# Information shown
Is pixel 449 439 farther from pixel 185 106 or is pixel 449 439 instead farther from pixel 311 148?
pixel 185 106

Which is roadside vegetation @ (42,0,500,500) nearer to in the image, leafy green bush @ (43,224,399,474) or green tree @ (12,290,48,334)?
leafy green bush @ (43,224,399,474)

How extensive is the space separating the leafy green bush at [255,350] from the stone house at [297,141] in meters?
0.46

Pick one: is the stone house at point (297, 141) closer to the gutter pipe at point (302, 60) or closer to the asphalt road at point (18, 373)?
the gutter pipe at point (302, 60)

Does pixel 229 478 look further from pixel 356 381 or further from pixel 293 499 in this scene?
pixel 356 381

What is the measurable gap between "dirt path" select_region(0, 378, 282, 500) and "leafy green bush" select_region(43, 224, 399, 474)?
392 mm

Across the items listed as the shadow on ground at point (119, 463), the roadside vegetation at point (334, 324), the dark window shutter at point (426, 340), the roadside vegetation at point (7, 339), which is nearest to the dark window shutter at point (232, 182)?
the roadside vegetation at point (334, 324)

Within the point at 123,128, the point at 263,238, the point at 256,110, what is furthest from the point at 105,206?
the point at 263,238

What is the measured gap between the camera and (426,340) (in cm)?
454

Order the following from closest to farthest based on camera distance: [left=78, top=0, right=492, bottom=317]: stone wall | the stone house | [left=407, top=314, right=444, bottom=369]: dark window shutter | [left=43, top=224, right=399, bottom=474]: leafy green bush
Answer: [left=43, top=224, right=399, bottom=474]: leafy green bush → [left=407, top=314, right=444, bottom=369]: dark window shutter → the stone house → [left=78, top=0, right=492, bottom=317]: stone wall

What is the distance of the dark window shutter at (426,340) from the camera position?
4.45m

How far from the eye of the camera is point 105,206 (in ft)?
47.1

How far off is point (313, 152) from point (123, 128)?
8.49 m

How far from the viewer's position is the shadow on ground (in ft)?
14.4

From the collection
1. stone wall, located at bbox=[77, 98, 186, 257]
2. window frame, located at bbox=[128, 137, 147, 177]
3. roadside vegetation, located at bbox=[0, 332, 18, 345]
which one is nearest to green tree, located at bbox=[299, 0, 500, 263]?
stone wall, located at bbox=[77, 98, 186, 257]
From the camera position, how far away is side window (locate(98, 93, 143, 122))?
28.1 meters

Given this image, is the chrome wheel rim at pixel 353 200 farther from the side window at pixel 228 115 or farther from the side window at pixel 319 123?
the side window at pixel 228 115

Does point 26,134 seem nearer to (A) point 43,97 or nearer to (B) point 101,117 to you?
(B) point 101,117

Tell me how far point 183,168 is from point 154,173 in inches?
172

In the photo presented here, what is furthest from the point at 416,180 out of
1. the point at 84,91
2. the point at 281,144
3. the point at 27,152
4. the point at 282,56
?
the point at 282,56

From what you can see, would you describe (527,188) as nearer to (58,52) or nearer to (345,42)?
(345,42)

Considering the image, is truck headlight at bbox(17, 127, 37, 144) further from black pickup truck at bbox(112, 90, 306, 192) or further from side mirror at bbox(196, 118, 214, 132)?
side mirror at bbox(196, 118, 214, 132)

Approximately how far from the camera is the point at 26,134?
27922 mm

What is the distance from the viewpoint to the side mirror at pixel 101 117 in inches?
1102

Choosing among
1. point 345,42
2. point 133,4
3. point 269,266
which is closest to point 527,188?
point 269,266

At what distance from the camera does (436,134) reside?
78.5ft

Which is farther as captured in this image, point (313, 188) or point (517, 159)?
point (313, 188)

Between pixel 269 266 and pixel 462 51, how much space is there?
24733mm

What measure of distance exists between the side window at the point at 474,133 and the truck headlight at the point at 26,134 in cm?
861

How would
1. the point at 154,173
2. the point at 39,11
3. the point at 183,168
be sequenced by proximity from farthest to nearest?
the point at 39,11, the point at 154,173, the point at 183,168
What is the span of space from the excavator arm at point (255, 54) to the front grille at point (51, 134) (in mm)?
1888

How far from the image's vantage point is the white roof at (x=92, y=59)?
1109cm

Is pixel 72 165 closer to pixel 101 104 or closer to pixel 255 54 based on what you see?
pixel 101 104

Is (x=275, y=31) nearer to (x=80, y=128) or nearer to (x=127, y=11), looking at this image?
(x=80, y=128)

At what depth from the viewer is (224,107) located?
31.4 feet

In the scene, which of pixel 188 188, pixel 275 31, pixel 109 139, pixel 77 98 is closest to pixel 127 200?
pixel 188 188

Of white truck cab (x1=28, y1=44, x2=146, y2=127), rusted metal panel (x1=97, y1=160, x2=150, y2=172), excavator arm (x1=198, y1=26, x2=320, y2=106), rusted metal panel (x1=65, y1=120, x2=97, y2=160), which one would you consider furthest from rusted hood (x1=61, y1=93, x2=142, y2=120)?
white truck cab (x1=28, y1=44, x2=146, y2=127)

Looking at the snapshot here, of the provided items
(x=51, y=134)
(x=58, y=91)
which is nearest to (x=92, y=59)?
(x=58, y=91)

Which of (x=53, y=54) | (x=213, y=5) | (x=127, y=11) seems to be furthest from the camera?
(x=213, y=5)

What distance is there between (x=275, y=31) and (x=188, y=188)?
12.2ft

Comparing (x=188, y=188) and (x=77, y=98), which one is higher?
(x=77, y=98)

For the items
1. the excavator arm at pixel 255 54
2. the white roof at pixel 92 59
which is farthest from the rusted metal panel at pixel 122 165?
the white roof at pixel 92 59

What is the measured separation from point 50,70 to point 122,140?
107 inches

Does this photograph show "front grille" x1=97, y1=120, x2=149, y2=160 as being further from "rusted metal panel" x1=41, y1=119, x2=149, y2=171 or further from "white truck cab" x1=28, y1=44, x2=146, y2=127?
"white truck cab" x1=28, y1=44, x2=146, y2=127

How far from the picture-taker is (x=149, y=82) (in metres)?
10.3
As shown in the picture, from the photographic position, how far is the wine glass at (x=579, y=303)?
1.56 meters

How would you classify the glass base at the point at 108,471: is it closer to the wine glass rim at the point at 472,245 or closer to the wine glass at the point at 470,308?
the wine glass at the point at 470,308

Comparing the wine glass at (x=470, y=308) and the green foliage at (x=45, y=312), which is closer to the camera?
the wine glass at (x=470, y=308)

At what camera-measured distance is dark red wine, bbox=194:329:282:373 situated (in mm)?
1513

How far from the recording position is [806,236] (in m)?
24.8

# Directive
All of the records must be repeated exactly.

# Exercise response
Is pixel 449 439 farther from pixel 185 106 or is pixel 449 439 instead farther from pixel 311 148?
pixel 185 106

Which is roadside vegetation @ (42,0,500,500) nearer to in the image, leafy green bush @ (43,224,399,474) or green tree @ (12,290,48,334)?
leafy green bush @ (43,224,399,474)

How extensive is the space separating the leafy green bush at [255,350] from the stone house at [297,141] in meters?
0.46

Pick one: is the stone house at point (297, 141) closer to the gutter pipe at point (302, 60) or closer to the asphalt road at point (18, 373)?
the gutter pipe at point (302, 60)

Does pixel 229 478 look further from pixel 356 381 or further from pixel 293 499 in this scene?
pixel 356 381

What is the measurable gap between "dirt path" select_region(0, 378, 282, 500) and "leafy green bush" select_region(43, 224, 399, 474)?
392 mm

Across the items listed as the shadow on ground at point (119, 463), the roadside vegetation at point (334, 324), the dark window shutter at point (426, 340), the roadside vegetation at point (7, 339), which is nearest to the dark window shutter at point (232, 182)?
the roadside vegetation at point (334, 324)

Within the point at 123,128, the point at 263,238, the point at 256,110, what is furthest from the point at 105,206?
the point at 263,238

What is the measured gap between the camera and (426,340) (in cm)?
454

Order the following from closest to farthest based on camera distance: [left=78, top=0, right=492, bottom=317]: stone wall | the stone house | [left=407, top=314, right=444, bottom=369]: dark window shutter | [left=43, top=224, right=399, bottom=474]: leafy green bush
Answer: [left=43, top=224, right=399, bottom=474]: leafy green bush → [left=407, top=314, right=444, bottom=369]: dark window shutter → the stone house → [left=78, top=0, right=492, bottom=317]: stone wall

What is the distance of the dark window shutter at (426,340) from the camera position?
4.45m

How far from the eye of the camera is point 105,206 (in ft)?
47.1

How far off is point (313, 152) from point (123, 128)?
8.49 m

How far from the viewer's position is the shadow on ground (in ft)?
14.4

From the collection
1. stone wall, located at bbox=[77, 98, 186, 257]
2. window frame, located at bbox=[128, 137, 147, 177]
3. roadside vegetation, located at bbox=[0, 332, 18, 345]
which one is nearest to green tree, located at bbox=[299, 0, 500, 263]?
stone wall, located at bbox=[77, 98, 186, 257]
From the camera position, how far away is side window (locate(98, 93, 143, 122))?
28.1 meters

Given this image, is the chrome wheel rim at pixel 353 200 farther from the side window at pixel 228 115 or farther from the side window at pixel 319 123?
the side window at pixel 228 115

Does point 26,134 seem nearer to (A) point 43,97 or nearer to (B) point 101,117 to you?
(B) point 101,117

Tell me how far point 183,168 is from point 154,173 in inches?
172

In the photo presented here, what is furthest from the point at 416,180 out of
1. the point at 84,91
2. the point at 281,144
3. the point at 27,152
4. the point at 282,56
?
the point at 282,56

From what you can see, would you describe (527,188) as nearer to (58,52) or nearer to (345,42)?
(345,42)

Considering the image, is truck headlight at bbox(17, 127, 37, 144) further from black pickup truck at bbox(112, 90, 306, 192) or further from side mirror at bbox(196, 118, 214, 132)?
side mirror at bbox(196, 118, 214, 132)

Approximately how far from the camera is the point at 26,134?
27922 mm

What is the distance from the viewpoint to the side mirror at pixel 101 117 in inches?
1102

Choosing among
1. point 345,42
2. point 133,4
3. point 269,266
which is closest to point 527,188?
point 269,266

At what distance from the camera does (436,134) reside?
78.5ft

Which is farther as captured in this image, point (313, 188) or point (517, 159)?
point (313, 188)

Between pixel 269 266 and pixel 462 51, how much space is there?
24733mm

What measure of distance exists between the side window at the point at 474,133 and the truck headlight at the point at 26,134 in cm?
861

How would
1. the point at 154,173
2. the point at 39,11
3. the point at 183,168
be sequenced by proximity from farthest to nearest?
the point at 39,11, the point at 154,173, the point at 183,168
What is the span of space from the excavator arm at point (255, 54) to the front grille at point (51, 134) (in mm)?
1888

How far from the image's vantage point is the white roof at (x=92, y=59)?
1109cm

Is pixel 72 165 closer to pixel 101 104 or closer to pixel 255 54 based on what you see?
pixel 101 104

Is (x=275, y=31) nearer to (x=80, y=128) or nearer to (x=127, y=11), looking at this image?
(x=80, y=128)

At what depth from the viewer is (224,107) located?
31.4 feet

In the scene, which of pixel 188 188, pixel 275 31, pixel 109 139, pixel 77 98 is closest to pixel 127 200?
pixel 188 188

Of white truck cab (x1=28, y1=44, x2=146, y2=127), rusted metal panel (x1=97, y1=160, x2=150, y2=172), excavator arm (x1=198, y1=26, x2=320, y2=106), rusted metal panel (x1=65, y1=120, x2=97, y2=160), which one would you consider furthest from rusted hood (x1=61, y1=93, x2=142, y2=120)?
white truck cab (x1=28, y1=44, x2=146, y2=127)

Looking at the snapshot here, of the provided items
(x=51, y=134)
(x=58, y=91)
which is nearest to (x=92, y=59)?
(x=58, y=91)

Which of (x=53, y=54) | (x=213, y=5) | (x=127, y=11) seems to be furthest from the camera?
(x=213, y=5)

What distance is there between (x=275, y=31) and (x=188, y=188)?
12.2ft

Comparing (x=188, y=188) and (x=77, y=98), which one is higher?
(x=77, y=98)

For the items
1. the excavator arm at pixel 255 54
2. the white roof at pixel 92 59
which is farthest from the rusted metal panel at pixel 122 165?
the white roof at pixel 92 59

What is the measured separation from point 50,70 to point 122,140?
107 inches

Does this photograph show "front grille" x1=97, y1=120, x2=149, y2=160 as being further from "rusted metal panel" x1=41, y1=119, x2=149, y2=171 or further from "white truck cab" x1=28, y1=44, x2=146, y2=127?
"white truck cab" x1=28, y1=44, x2=146, y2=127

How far from the picture-taker is (x=149, y=82) (in metres)?
10.3
As shown in the picture, from the photographic position, how far is the wine glass at (x=579, y=303)?
1.56 meters

How would you classify the glass base at the point at 108,471: is it closer to the wine glass rim at the point at 472,245 or closer to the wine glass at the point at 470,308?
the wine glass at the point at 470,308

Comparing the wine glass at (x=470, y=308) and the green foliage at (x=45, y=312), which is closer to the camera?
the wine glass at (x=470, y=308)

At what camera-measured distance is dark red wine, bbox=194:329:282:373 situated (in mm)?
1513

How far from the recording position is [806,236] (in m)?
24.8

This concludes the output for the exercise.